Excised maize (Zea mays L.) root tips were used to monitor the effects of prolonged
glucose starvation on
nitrogen metabolism. Following root-tip excision,
sugar content was rapidly exhausted, and
protein content declined to 40 and 8% of its initial value after 96 and 192 h, respectively. During
starvation the contents of free
amino acids changed.
Amino acids that belonged to the same "synthetic family" showed a similar pattern of changes, indicating that their content, during
starvation, is controlled mainly at the level of their common biosynthetic steps.
Asparagine, which is a good marker of
protein and
amino-acid degradation under stress conditions, accumulated considerably until 45 h of
starvation and accounted for 50% of the
nitrogen released by protein degradation at that time.
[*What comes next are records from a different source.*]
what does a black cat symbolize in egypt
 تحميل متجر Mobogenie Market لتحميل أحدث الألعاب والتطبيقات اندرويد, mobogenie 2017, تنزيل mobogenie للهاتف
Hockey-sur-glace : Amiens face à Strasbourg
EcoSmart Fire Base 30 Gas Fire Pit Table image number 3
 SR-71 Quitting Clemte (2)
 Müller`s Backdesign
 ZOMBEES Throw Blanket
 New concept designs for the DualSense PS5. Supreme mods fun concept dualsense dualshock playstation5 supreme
After 45 h of
starvation,
nitrogen ceased to be stored in
asparagine and was excreted from the cell, first as
ammonia until 90-100 h and then, when
starvation had become irreversible, as
amino acids and aminated compounds. The study of
asparagine metabolism and
nitrogen-assimilation pathways throughout
starvation showed that: (i)
asparagine synthesis occurred via
asparagine synthetase (EC 6.3.1.1) rather than
asparagine aminotransferase (EC 2.6.1.14) or the β-cyanoalanine pathway, and
asparagine degradation occurred via
asparaginase (EC 3.5.1.1); and (ii) the enzymic activities related to
nitrogen reduction and assimilation and
amino-acid synthesis decreased continuously, whereas
glutamate dehydrogenase (EC 1.4.1.2-4) activities increased during the reversible period of
starvation. Considered together, metabolite analysis and enzymic-activity measurements showed that
starvation may be divided into three phases: (i) the acclimation phase (0 to 30-35 h) in which the root tips adapt to transient
sugar deprivation and partly store the
nitrogen released by protein degradation, (ii) the survival phase (30-35 to 90-100 h) in which the root tips expel the
nitrogen released by protein degradation and
starvation may be reversed by
sugar addition and (iii) the cell-disorganization phase (beyond 100 h) in which all metabolites and enzymic activities decrease and the root tips die.